─── Provided passage ───

Di'Fier looked at him for a second, "When did the Jade Queen leave port?" he asked.

"The Jade Queen?, She Shoved off a full 3 days ago."

"Three days ago?  I gave him my fare for passage three days ago. . . he said he wasn't leaving until. . . . " Difier glared at the sailor as he Laughed at him soaked to the bone.  in his sleeping clothes.  "     off," Difier said and cast a cantrip at the man.  The man stared blankly as Di'Fier ran off into the night.  A monent later he began laughting again.


----------



## Horacio (Feb 17, 2003)

Good beginning for the story!


----------



## Jon Potter (Feb 17, 2003)

*Very nice.*

So Di'Fier wanted to be a Spellsword even then. It's nice to see his dreams of youth being fulfilled in Di-Fier's adult life.

Now he just needs a nice suit of mithril armor...

─── Recorded data ───

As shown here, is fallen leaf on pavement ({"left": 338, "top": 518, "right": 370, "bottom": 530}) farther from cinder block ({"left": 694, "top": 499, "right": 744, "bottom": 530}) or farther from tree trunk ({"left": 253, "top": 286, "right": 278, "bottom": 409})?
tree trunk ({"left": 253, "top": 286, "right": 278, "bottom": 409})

───

## Exercise goal
Continue the forum thread about Di'Fier and the Jade Queen from its final post.

## Task answer
You keep writing and I'll keep reading.


----------



## djrdjmsqrd (Feb 17, 2003)

*hehehe...yeah!*

/delurk...

good, thank you.

/lurk...


djordje


----------



## Drusilia Nailo (Feb 17, 2003)

Hee.  Poor Di'Fier, missing his ship.  Though I suppose the stories would have turned out a bit differently had he made it.   

Good start!


----------



## DiFier (Feb 18, 2003)

Di'Fier huddled under the eave of a warehouse.  He was shivering from the cold.  He clutched his sword and spell book to him.  keeping them out of the rain as best he could.  He'd have to take the book to his mother in the morning to get it dryed out.  but for now he just want to sit here in his funk.  He had saved for a year and a half to get enough money for passage to highgate.  it was all gone.  All his friends were gone too.  They had gone to highgate or Tamsual to begin adventures and he was still stuck here in Freeport.  He was lonely.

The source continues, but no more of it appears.